At the emergency room, a spinal tap was performed, revealing that the plaintiff had a ruptured aneurysm in the anterior communicating artery of his brain. He immediately underwent a cerebral angiogram and balloon-assisted coil embolization surgery to clip the artery. The plaintiff then had a recurrence of bleeding in October of 2021 and underwent a right craniotomy. As a result of the two brain surgeries, the plaintiff continues to suffer from neurological deficits, including confusion, trouble concentrating, memory issues, and paralysis on the right side of his face and eye.

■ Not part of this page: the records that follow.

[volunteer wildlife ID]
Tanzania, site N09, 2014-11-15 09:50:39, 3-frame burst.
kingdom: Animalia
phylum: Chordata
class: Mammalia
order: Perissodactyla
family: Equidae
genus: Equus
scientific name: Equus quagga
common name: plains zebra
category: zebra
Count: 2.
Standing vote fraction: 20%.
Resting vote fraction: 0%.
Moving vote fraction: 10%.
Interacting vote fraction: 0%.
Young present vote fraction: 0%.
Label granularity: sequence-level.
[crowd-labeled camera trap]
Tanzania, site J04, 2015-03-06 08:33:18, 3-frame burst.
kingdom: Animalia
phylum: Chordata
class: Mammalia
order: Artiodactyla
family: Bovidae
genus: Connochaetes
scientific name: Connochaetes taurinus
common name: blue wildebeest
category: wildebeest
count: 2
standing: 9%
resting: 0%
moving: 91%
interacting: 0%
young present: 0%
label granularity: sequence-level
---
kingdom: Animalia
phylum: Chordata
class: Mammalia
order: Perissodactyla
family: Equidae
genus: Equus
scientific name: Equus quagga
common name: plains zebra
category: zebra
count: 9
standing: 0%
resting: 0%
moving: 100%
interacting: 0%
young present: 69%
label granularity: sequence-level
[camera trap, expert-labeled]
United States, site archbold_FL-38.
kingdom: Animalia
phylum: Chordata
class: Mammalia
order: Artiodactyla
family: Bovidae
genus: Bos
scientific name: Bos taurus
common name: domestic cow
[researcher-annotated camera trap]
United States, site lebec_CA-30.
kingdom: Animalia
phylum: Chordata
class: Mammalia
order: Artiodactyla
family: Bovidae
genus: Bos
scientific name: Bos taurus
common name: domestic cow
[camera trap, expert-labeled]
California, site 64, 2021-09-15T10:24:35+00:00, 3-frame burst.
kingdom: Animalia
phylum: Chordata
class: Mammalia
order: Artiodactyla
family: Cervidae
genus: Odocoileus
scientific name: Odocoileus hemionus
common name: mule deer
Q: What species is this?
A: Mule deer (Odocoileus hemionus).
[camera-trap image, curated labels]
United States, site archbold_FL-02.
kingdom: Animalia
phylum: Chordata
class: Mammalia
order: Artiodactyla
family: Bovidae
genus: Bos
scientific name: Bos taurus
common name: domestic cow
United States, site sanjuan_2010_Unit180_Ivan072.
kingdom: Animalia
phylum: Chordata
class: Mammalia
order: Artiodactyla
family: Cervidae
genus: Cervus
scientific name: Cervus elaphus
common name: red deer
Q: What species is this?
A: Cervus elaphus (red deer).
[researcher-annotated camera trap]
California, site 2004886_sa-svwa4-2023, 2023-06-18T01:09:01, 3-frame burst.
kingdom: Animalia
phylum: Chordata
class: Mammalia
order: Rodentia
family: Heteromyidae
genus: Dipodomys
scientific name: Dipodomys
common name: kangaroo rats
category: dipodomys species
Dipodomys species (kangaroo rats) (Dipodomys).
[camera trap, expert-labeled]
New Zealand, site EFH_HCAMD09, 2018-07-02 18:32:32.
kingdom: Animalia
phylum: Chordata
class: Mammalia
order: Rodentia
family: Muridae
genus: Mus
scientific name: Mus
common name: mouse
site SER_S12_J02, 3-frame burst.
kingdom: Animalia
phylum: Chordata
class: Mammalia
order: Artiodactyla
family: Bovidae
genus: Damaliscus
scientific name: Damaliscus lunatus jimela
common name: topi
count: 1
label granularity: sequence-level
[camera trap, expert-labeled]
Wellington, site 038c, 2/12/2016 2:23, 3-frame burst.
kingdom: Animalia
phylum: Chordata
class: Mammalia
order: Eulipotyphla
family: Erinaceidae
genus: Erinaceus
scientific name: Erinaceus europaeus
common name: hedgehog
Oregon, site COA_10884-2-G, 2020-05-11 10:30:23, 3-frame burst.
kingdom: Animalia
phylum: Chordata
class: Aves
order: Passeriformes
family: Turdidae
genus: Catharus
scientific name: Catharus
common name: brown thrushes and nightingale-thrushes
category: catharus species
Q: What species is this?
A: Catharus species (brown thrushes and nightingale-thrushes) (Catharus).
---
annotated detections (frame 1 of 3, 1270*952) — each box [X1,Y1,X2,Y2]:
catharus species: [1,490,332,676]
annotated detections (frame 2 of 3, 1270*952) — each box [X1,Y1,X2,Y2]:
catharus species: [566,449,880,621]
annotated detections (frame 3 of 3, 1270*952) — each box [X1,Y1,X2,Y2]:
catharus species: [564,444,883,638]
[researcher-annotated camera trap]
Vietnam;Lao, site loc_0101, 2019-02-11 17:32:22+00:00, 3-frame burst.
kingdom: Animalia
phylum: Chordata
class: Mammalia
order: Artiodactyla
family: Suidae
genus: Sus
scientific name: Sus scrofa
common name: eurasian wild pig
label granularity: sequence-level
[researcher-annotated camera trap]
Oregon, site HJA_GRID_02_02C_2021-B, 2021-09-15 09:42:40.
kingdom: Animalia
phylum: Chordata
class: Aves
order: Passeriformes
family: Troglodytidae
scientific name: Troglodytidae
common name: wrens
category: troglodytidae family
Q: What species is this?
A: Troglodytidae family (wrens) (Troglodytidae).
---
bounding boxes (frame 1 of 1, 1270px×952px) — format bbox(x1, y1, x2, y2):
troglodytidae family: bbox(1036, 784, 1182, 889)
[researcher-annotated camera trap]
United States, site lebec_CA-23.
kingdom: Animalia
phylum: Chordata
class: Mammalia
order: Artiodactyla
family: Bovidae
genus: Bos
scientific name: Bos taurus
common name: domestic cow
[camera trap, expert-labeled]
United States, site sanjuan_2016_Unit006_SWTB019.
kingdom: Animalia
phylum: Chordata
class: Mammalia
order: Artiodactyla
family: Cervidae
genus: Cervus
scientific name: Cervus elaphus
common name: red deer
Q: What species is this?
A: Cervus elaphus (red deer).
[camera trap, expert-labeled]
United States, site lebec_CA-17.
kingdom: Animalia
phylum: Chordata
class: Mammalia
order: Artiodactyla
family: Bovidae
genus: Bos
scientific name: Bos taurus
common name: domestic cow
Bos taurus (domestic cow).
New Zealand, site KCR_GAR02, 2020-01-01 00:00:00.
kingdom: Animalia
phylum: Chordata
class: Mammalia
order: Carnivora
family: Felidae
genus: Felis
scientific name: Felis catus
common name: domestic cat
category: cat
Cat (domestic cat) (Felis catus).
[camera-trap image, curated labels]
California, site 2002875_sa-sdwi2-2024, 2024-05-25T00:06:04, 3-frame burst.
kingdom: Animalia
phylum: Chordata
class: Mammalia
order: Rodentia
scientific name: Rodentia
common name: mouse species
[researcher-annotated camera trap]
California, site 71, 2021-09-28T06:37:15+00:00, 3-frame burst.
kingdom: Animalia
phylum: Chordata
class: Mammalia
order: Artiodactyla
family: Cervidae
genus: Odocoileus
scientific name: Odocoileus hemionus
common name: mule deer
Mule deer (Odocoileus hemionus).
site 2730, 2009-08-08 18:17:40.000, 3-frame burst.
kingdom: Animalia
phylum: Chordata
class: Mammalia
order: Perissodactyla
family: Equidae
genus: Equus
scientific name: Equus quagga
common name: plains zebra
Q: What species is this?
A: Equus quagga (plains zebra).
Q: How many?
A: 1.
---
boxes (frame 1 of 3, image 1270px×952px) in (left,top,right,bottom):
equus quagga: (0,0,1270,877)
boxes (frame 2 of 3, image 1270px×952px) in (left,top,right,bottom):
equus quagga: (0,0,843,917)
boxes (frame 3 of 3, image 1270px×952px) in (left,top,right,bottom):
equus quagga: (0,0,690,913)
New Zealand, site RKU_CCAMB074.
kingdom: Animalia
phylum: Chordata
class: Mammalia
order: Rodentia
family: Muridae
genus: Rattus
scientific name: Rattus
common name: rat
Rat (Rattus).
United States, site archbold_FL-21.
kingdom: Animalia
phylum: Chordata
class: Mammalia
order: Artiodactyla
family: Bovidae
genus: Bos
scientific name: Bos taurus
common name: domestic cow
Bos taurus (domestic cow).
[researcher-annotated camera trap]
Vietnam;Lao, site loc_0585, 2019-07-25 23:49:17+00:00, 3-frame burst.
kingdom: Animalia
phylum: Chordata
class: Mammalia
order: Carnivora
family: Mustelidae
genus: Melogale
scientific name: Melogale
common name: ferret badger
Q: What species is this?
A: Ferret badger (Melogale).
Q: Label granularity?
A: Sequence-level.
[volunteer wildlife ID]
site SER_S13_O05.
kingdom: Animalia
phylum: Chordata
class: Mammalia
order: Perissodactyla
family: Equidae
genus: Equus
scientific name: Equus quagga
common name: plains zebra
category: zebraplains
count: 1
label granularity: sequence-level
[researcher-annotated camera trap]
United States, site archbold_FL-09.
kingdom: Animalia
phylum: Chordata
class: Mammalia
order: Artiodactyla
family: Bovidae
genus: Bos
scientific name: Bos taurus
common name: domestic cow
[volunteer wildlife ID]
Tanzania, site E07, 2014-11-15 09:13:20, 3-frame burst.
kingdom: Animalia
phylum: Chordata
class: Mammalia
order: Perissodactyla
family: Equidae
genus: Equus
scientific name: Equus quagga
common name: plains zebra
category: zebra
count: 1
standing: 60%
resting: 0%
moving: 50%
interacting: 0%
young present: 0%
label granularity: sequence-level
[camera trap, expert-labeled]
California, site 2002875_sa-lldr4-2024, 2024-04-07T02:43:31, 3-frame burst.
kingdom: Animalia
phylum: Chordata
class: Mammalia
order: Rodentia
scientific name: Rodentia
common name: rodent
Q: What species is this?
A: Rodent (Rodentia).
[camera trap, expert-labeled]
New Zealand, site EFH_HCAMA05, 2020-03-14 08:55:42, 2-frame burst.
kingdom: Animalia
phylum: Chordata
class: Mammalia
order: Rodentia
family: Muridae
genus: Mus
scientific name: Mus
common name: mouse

The tortfeasor accepted responsibility for the accident, and his insurance carrier tendered its $15,000 limits. The plaintiff brought this action in Federal Court against his insurance carrier seeking Underinsured Motorist Benefits. At trial, the plaintiff’s expert neurosurgeon testified that the plaintiff striking his head in the accident was a substantial factual cause in causing the aneurysm to rupture. He also opined that the plaintiff’s injuries were permanent and would require $219,473 in future medical treatment. Plaintiff also boarded a $34,000 health insurance lien for the cost of the two surgeries he already underwent.
For the defense, Joe argued that the ruptured aneurysm was unrelated to the accident. Specifically, the plaintiff did not complain of injuries at the accident and then did not seek any medical treatment for seven weeks following the accident. Joe argued that the rupture occurring seven weeks after the plaintiff struck his head in the accident was a mere coincidence and more likely related to the plaintiff’s longtime tobacco usage.
The Federal jury of five men and three women agreed with Joe and returned a defense verdict for the insurance company, finding that the plaintiff failed to prove factual cause.